> EXTRACT PROVIDED:
- - - - -
DOUBLE BONUS FOR RURAL HOSPITALS
For the past six years, the University of South Alabama Medical Center has made a major contribution to the healthcare of rural Alabama residents who live between the Gulf of Mexico and Montgomery. According to radiology administrator Ron Ori, the rural hospital community in Alabama has struggled with acute shortages of radiologists and remains in dire need of radiology services.
In 1997, the USA Medical Center established an innovative, robust diagnostic teleradiology system for centralized reading, linking its two other hospitals. At the same time, the 44-bed Evergreen Medical Center, located 100 miles away, sought to increase its onsite radiologist coverage beyond eight hours a week. The USA offered to expand its teleradiology network. Evergreen acquired a film digitizer and established a T1 link, and the USA rural teleradiology outreach program was born.
- - - - -
> DIRECTIONS FOR THIS TASK: Continue the account of the USA Medical Center's rural teleradiology outreach program, starting after its last sentence.

> DATASET:
- - - - -
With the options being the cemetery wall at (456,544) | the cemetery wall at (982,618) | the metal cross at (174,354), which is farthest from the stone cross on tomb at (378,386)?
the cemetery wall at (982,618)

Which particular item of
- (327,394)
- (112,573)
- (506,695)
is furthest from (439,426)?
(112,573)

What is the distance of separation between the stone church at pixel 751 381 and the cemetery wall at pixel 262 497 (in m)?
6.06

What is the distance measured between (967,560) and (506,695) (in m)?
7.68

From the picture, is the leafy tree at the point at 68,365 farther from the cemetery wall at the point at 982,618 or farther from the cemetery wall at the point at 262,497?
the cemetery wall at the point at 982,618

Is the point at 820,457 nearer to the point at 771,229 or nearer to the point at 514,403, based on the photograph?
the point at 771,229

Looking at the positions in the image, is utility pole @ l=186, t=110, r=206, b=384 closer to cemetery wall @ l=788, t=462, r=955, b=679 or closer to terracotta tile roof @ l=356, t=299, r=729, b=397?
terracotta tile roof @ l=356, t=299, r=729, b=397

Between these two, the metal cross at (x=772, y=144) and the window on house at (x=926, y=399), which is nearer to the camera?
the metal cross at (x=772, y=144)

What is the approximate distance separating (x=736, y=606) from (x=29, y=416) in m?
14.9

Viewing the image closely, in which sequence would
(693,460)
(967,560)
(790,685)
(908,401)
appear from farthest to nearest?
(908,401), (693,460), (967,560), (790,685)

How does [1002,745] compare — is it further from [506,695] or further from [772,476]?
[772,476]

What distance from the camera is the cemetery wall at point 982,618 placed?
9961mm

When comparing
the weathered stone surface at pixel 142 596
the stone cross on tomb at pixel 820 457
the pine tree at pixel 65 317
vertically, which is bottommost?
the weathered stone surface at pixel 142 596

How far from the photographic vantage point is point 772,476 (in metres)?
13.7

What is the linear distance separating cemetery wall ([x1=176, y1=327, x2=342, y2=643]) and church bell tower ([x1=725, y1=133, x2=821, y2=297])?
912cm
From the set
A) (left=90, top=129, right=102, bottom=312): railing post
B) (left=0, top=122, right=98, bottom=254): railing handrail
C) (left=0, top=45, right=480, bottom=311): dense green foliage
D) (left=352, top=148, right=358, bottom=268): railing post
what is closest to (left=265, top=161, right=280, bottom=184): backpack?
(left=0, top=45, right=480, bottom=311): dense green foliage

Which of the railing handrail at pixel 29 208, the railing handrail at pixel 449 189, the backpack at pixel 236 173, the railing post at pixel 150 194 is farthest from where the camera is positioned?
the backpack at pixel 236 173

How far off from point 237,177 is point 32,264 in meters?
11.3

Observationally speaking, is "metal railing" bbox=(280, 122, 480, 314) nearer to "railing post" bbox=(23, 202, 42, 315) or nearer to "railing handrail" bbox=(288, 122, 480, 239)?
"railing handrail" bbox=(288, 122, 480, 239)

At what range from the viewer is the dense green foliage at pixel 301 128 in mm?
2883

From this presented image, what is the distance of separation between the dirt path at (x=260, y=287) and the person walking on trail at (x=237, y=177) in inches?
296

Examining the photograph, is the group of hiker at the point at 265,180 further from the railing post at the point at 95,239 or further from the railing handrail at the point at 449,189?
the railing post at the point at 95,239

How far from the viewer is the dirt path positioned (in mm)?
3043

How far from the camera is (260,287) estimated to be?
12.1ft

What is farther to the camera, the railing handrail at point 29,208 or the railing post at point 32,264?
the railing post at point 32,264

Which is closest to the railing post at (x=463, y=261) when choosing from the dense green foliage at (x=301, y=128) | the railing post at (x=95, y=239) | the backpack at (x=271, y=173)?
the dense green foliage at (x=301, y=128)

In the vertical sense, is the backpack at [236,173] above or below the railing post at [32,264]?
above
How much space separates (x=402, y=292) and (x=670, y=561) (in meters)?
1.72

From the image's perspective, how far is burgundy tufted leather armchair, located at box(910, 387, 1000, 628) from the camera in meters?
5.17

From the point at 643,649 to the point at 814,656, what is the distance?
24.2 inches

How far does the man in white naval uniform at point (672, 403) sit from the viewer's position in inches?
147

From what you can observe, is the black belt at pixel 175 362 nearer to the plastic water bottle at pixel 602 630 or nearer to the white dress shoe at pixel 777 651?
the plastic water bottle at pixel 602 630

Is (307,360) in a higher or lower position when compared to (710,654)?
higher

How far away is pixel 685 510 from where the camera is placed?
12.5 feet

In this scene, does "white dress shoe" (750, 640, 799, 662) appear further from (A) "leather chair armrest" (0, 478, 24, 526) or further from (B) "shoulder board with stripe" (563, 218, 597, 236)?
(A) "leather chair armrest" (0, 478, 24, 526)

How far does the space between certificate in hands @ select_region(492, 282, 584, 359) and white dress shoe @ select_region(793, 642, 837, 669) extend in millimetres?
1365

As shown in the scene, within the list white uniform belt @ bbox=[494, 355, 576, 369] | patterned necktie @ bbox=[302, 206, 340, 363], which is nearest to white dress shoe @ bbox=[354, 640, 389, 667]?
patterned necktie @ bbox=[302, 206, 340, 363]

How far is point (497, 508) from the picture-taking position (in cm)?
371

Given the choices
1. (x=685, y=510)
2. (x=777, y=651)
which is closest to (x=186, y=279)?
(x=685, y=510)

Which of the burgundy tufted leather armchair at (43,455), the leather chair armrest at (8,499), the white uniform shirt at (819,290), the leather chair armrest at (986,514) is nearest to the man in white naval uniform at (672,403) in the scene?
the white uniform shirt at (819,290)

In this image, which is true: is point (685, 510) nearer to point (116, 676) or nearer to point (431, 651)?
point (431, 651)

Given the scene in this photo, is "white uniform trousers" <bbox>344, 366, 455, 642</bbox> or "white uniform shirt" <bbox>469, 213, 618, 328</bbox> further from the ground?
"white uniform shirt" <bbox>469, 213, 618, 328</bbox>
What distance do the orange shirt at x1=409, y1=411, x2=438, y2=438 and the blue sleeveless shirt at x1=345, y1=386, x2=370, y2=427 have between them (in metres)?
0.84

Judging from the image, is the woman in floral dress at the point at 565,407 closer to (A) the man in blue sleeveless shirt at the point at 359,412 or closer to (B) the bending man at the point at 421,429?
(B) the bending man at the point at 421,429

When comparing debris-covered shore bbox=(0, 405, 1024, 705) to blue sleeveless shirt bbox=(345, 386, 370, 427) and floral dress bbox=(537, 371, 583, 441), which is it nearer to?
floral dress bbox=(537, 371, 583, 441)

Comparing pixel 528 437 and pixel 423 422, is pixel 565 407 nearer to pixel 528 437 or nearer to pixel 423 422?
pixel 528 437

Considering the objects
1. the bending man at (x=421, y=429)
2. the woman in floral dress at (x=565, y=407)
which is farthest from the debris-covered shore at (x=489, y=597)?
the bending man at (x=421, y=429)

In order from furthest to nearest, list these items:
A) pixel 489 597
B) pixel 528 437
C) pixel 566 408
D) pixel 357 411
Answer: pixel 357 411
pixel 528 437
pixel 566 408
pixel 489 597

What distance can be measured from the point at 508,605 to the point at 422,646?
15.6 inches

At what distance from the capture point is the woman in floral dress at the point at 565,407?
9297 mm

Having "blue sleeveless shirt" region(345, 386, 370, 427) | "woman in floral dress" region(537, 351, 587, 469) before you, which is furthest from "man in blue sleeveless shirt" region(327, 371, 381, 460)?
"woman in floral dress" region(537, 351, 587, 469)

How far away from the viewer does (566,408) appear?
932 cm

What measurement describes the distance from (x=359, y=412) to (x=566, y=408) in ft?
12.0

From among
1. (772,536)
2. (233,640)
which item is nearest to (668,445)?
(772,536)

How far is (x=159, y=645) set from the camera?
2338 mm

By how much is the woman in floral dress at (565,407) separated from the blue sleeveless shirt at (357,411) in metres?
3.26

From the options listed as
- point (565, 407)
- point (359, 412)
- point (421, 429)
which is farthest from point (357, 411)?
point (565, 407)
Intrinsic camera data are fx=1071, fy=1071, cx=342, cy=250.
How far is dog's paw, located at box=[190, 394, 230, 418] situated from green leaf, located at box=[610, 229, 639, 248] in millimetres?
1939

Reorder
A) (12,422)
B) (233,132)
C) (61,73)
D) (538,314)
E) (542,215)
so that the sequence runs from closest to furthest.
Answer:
- - - - -
> RESPONSE BELOW:
"Because our state is so rural and our mission as a tertiary-care center is to serve outlying hospitals, teleradiology fits in perfectly," said Beth Anderson, chief operating officer at the USA.
Today the USA provides service to seven rural hospitals and two VA medical centers, and it intends to continue its outreach expansion efforts. Its 18 staff radiologists and 20 residents read an annual teleradiology volume of approximately 25,000 examinations in 2002, out of a total of about 200,000. A Web server makes images electronically accessible over the Internet for a short period of time to all authorized referring physicians. Most DICOM modalities are directly linked. Some facilities have replaced their film digitizers with CR readers.
The USA Medical Center purchased the teleradiology system, which grew by word of mouth and was expanded through the university's support. The USA provided the funding with the assumption that the system could be paid for through the professional fees obtained from the additional work. This was possible because the radiologists are employees, not a private practice, Anderson said. The USA pays for operating expenses, and each participating hospital pays for its own telecommunications costs and maintenance contracts.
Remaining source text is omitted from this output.